**Extrait du document:**
○ ○ ○ ○ ○ ○ ○

Plus visible, mais tout aussi caché, est le corps de Patty Chang dans Fan Dance, à la galerie Arratia Beer de Berlin : l’artiste-actrice danse frénétiquement cependant qu’un ventilateur puissant projette de la peinture sur son corps et sur le mur derrière elle. C’est un spectacle sauvage, dionysiaque, violemment sensuel. Au bout d’un moment, tel un caméléon, elle se confond presque avec le mur ; ses formes deviennent cachées, peu lisibles, annihilées par la peinture.
Couvert lui aussi de peinture gluante, l’acteur finlandais de Hannu Karjalainen à la galerie Taik d’Helsinki tente, lui, péniblement d’en émerger, de survivre, de respirer, de rouvrir les yeux, de renaître.

○ ○ ○ ○ ○ ○ ○

**Données fournies:**
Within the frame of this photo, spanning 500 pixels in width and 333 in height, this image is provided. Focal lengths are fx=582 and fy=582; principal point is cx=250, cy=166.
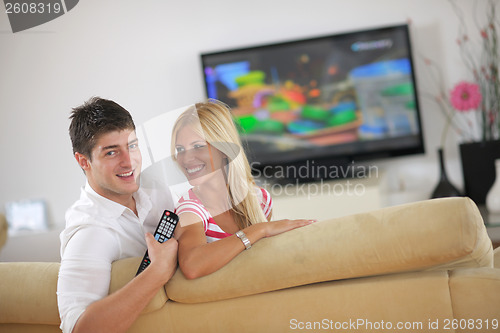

○ ○ ○ ○ ○ ○ ○

**Consigne:** Citez sans rien changer le passage de l'extrait sur les corps couverts de peinture qui s'ouvre sur les mots contenant « Plus visible, mais » et se clôt sur « yeux, de renaître. ».

**Réponse:**
Plus visible, mais tout aussi caché, est le corps de Patty Chang dans Fan Dance, à la galerie Arratia Beer de Berlin : l’artiste-actrice danse frénétiquement cependant qu’un ventilateur puissant projette de la peinture sur son corps et sur le mur derrière elle. C’est un spectacle sauvage, dionysiaque, violemment sensuel. Au bout d’un moment, tel un caméléon, elle se confond presque avec le mur ; ses formes deviennent cachées, peu lisibles, annihilées par la peinture.
Couvert lui aussi de peinture gluante, l’acteur finlandais de Hannu Karjalainen à la galerie Taik d’Helsinki tente, lui, péniblement d’en émerger, de survivre, de respirer, de rouvrir les yeux, de renaître.